I found James L. Halperin’s 1996 novel “The Truth Machine” a curiously dull-yet-interesting read… an unusual combination.
The cover looked exciting and the tagline of “In the Year 2004 The Truth Will Be Told” promised ‘excitement, adventure and really wild things’… to misquote Douglas Adams.
Unfortunately Halperin chose to tell the story from the rather distant, largely third-person perspective of an AI system called ‘Intel 22g CP-TLMos’.
Although it might have seemed like an exciting idea in 1996 that an AI could be working alongside humans in a very natural way, and in this case as a kind of computerised journalist, by 2020 it felt emotionally bland. There is a great story contained within this book that could have been told from the perspective of any of the human characters – we would then have felt emotionally engaged with the tale instead of observing it from afar.
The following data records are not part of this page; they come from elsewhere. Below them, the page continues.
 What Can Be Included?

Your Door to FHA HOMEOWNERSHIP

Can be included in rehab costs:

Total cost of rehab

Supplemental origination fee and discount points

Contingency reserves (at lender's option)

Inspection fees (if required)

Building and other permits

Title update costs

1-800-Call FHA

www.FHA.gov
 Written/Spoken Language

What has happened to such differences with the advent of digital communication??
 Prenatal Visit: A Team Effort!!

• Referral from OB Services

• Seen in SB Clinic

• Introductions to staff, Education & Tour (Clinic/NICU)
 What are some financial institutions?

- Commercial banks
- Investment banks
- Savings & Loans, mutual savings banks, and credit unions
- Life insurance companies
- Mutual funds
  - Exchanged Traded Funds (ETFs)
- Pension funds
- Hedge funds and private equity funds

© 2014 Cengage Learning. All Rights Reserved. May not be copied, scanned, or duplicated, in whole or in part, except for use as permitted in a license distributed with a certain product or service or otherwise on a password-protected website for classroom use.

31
With all of that said as a massive warning that chunks of the book were like chewing my way through a stack of stale crackers, despite wanting to abandon it several times, there was something in it that made me want to see how it finished.
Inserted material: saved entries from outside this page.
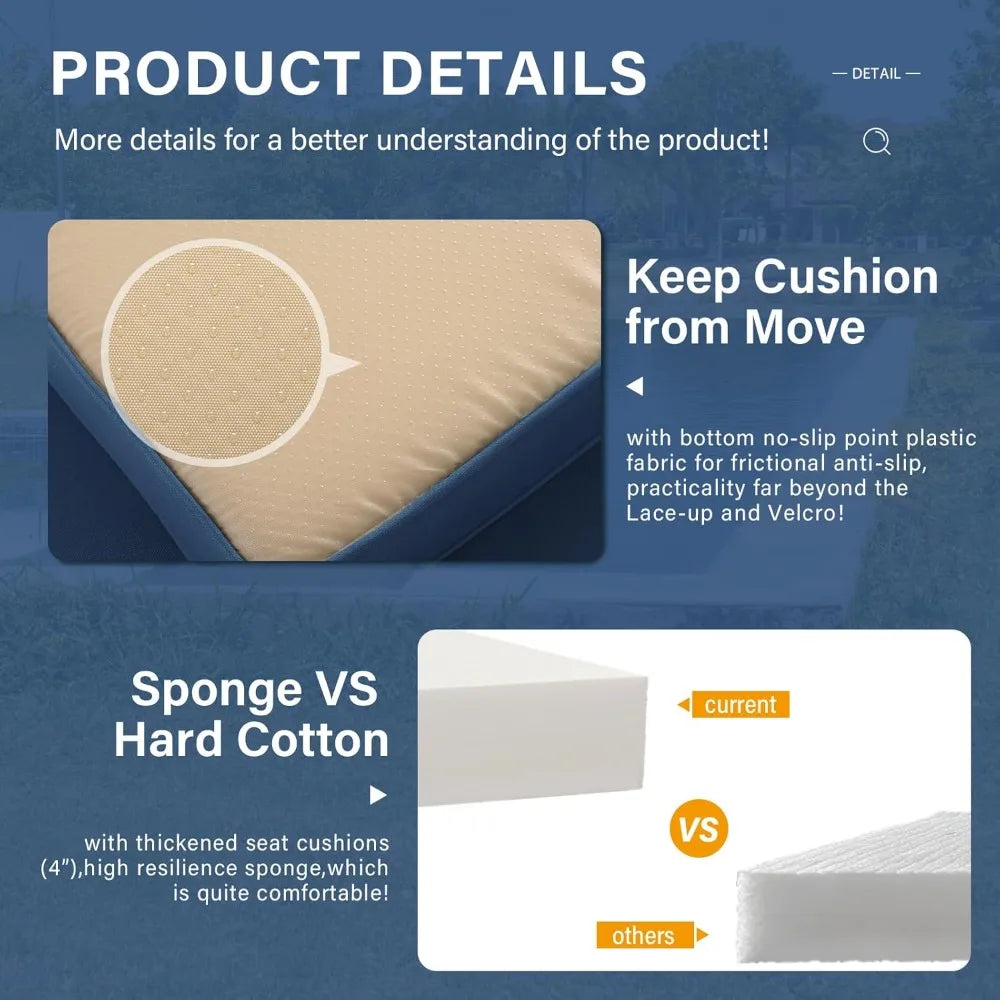 PRODUCT DETAILS

— DETAIL —

More details for a better understanding of the product!

Keep Cushion from Move

with bottom no-slip point plastic fabric for frictional anti-slip, practicality far beyond the Lace-up and Velcro!

Sponge VS Hard Cotton

with thickened seat cushions (4"),high resilience sponge,which is quite comfortable!

current

VS

others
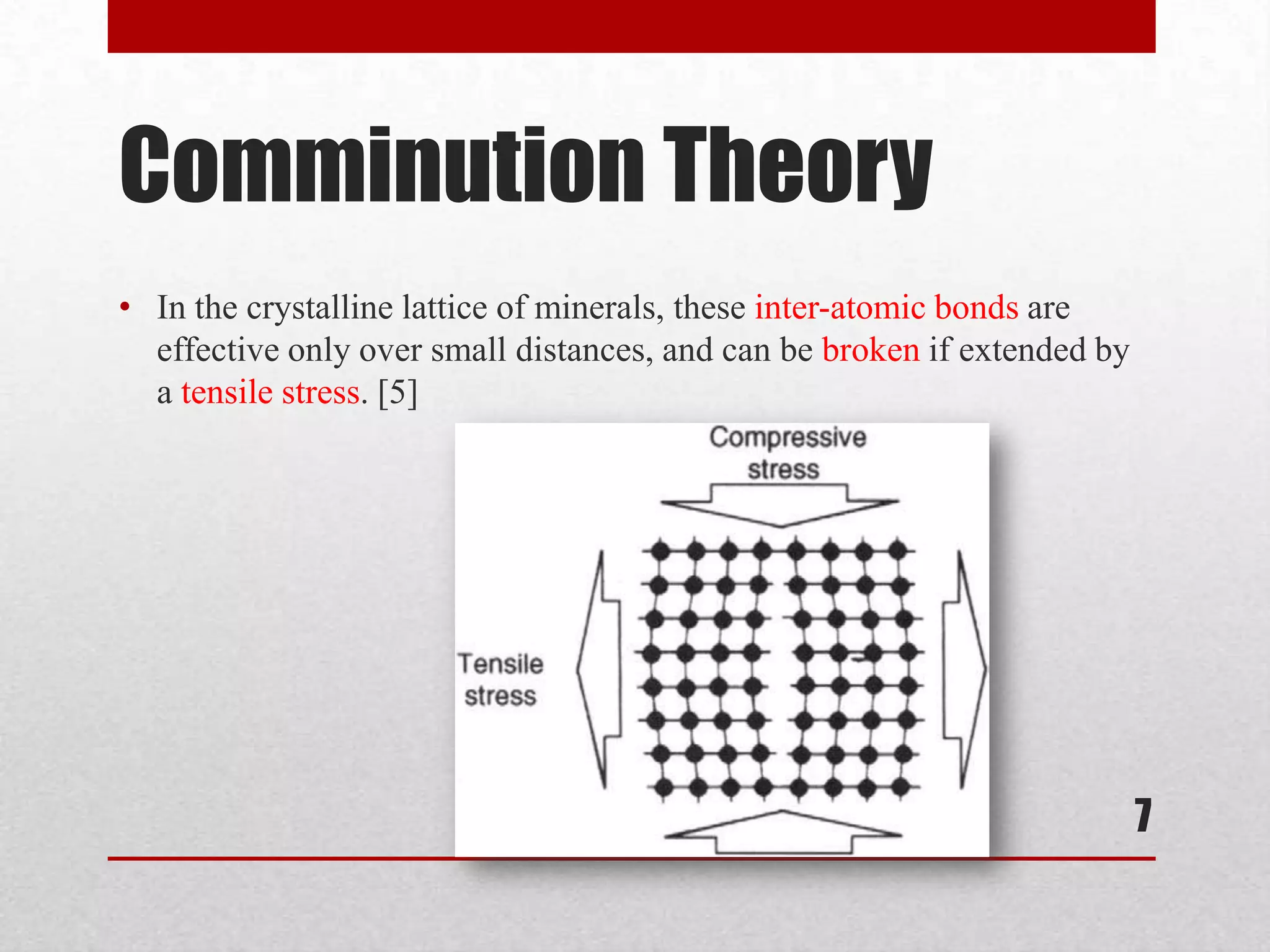 Comminution Theory

• In the crystalline lattice of minerals, these inter-atomic bonds are effective only over small distances, and can be broken if extended by a tensile stress. [5]

Compressive stress

Tensile stress

7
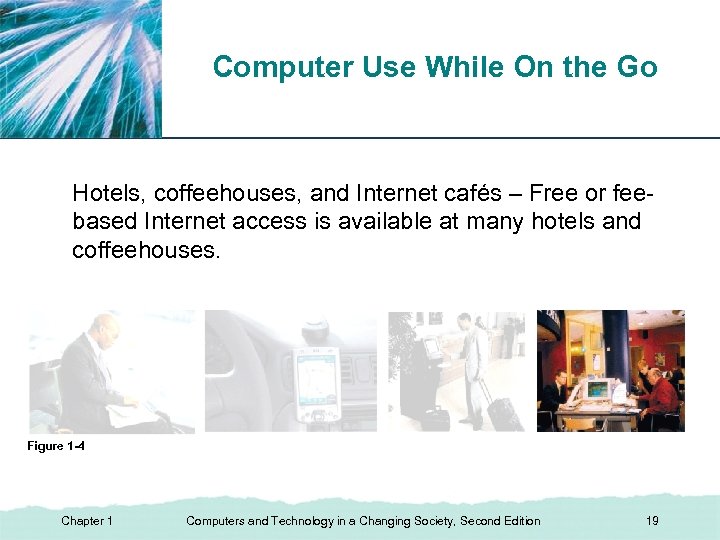 Computer Use While On the Go

Hotels, coffeehouses, and Internet cafés – Free or fee-based Internet access is available at many hotels and coffeehouses.

Figure 1-4

Chapter 1 Computers and Technology in a Changing Society, Second Edition 19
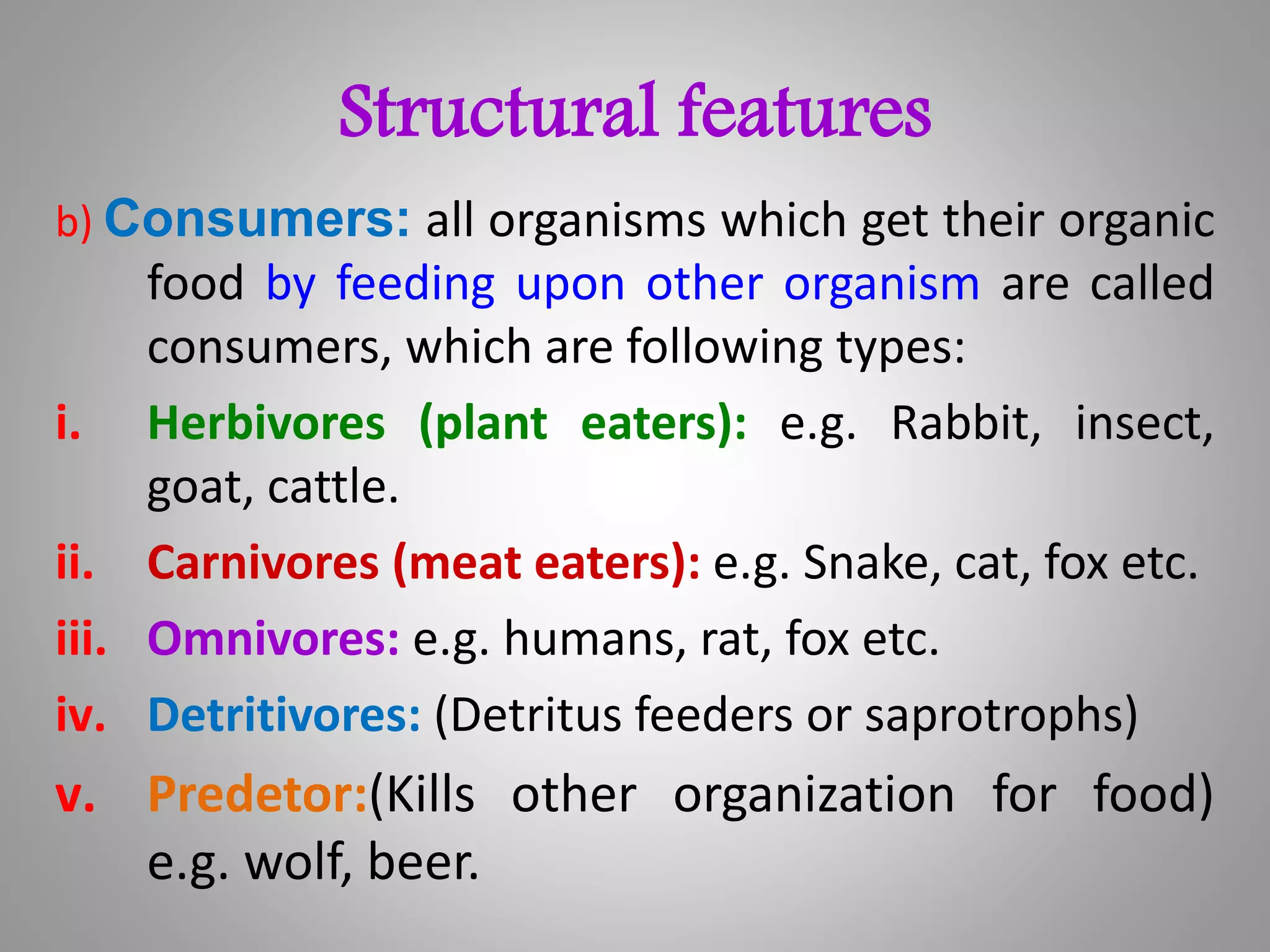 Structural features

b) Consumers: all organisms which get their organic food by feeding upon other organism are called consumers, which are following types:

i. Herbivores (plant eaters): e.g. Rabbit, insect, goat, cattle.

ii. Carnivores (meat eaters): e.g. Snake, cat, fox etc.

iii. Omnivores: e.g. humans, rat, fox etc.

iv. Detritivores: (Detritus feeders or saprotrophs)

v. Predetor:(Kills other organization for food) e.g. wolf, beer.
Spoiler zone: here comes the plot – as a result of his brother being murdered, an intellectually gifted yet socially deficient man called Randall Armstrong (autistic perhaps) decides to build a machine that will report whether people are telling the truth with 100% accuracy. Halperin follows the thread of how such a machine would affect human society quite deeply – just imagine if business people, politicians, everybody, had to be completely honest all of the time… everything would change.
The task of the building the Truth Machine is huge and Armstrong gets there except for a small 2% glitch that he eventually only covers by using plagiarised computer code from a competitor. He then has to build a loophole into his Truth Machine so that he can pass tests to say he has never broken the law in the future. Of course, other Truth Machines are eventually built that Armstrong can’t fool, and in the end he has to be held accountable for his crimes, which by then also include murder and perjury – he’s facing the death penalty at that point… what will happen? We actually come to quite like Armstrong, in a distant sort of way, but the sense of jeopardy from his trial at the end of the book remains dull.
Overall I found the Truth Machine interesting as an idea, but the execution of the story severely diminished the overall enjoyment of reading it. Scientists today are still trying to use remote-sensing to detect aberrant behaviours, and this book does give some insight into how the world might change if they ever succeed.